Prepare a list of things you'll do and stick to it - oh, this change could benefit from this change and this one here. NO! Do what is required in the task. If you're going to clean the code up do it afterwards


I work from lunch to late hours (when these’s nobody in the office). Often work from the meeting room when it’s available, and sometimes work from home.


Schedule is critical for me but I do the oposite of you as much as I can. Try to get showered, ready, and sitting in my chair by 5-6AM. Then I spend about 30 minutes writing in a bullet journal what I plan to do today, reviewing the previous days notes. I always start the page the same way with the date, time I'm sitting down, day of the week, and how I'm feeling. Then I open my IDE and get to it.

I like the morning because no one is around ever. Slack is quiet, my phone likely wont ring. It's the highest probability that I'll get uninterrupted flow state. Then after lunch when people start asking questions I switch to a more social mode and it works. I tend to not be able to recover from moving into a social mode and going back to technical work.


Repetitive music, or listening to the same song over and over (it has to be a good one). Speed/Caffeine also seem to help.

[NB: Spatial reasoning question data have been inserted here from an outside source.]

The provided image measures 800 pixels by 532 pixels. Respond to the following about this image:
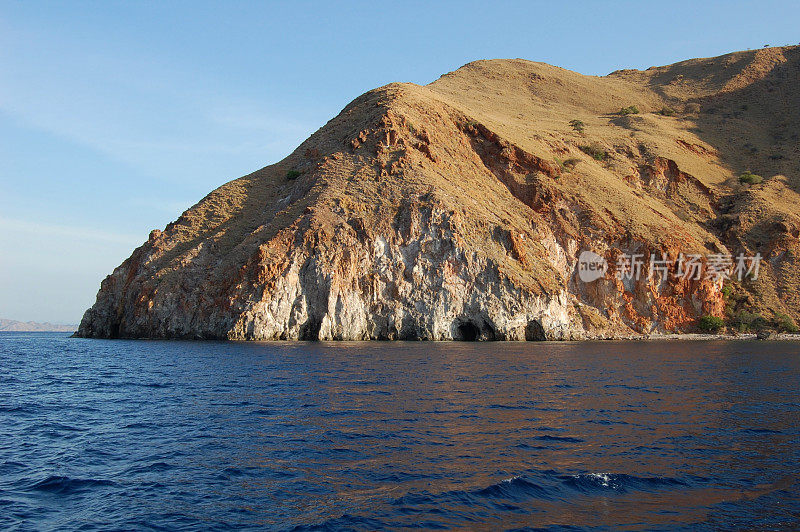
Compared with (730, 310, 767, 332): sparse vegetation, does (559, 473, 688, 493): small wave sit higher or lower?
lower

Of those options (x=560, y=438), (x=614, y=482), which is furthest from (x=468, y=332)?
(x=614, y=482)

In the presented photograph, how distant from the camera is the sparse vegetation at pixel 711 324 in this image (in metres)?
70.2

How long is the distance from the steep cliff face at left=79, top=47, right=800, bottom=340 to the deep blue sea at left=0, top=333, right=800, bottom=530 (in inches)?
1236

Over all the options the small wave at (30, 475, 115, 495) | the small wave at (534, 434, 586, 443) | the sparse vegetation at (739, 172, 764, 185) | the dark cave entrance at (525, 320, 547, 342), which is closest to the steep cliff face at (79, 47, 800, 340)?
the dark cave entrance at (525, 320, 547, 342)

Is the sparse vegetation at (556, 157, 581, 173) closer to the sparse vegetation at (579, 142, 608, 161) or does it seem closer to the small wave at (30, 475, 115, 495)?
the sparse vegetation at (579, 142, 608, 161)

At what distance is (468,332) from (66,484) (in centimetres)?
5484

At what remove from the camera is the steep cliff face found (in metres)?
60.6

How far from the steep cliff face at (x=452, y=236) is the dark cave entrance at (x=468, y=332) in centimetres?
35

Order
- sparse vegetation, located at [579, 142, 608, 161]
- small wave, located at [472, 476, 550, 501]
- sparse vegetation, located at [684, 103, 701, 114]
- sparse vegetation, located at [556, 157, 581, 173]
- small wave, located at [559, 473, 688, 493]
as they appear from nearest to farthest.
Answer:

Just take a bunch of stimulants and study leetcode, then go work at microsoft or google. They both have tons of easy boring work at a slow pace with good pay. Theres really no other option


> They both have tons of easy boring work at a slow pace.

What the hell made you recommend this to someone with ADHD?


Low pressure, slow pace. If he exercises well, eats well, gets good sleep, etc he can manage to meet expectations in a slow well paying corporate coding job.

With ADHD you want to put yourself in a job thats as hard as possible to get fired from, that still pays well. Some kind of startup that inspires "hyper focus" may work with ADHD in your 20s, but its a ticking time bomb, you will make mistakes. Not being detail oriented, people will come to mistrust you. With a family this is a risky career path


This is an interesting perspective. I am in the complete opposite camp, but I will be thinking about this an questioning my position for the next few days. Thank you for sharing it.


have you heard of synthetic adderall from China?


I've heard of synthetic Ritalin analogues (isopropylphenidate). There is something similar for Adderall?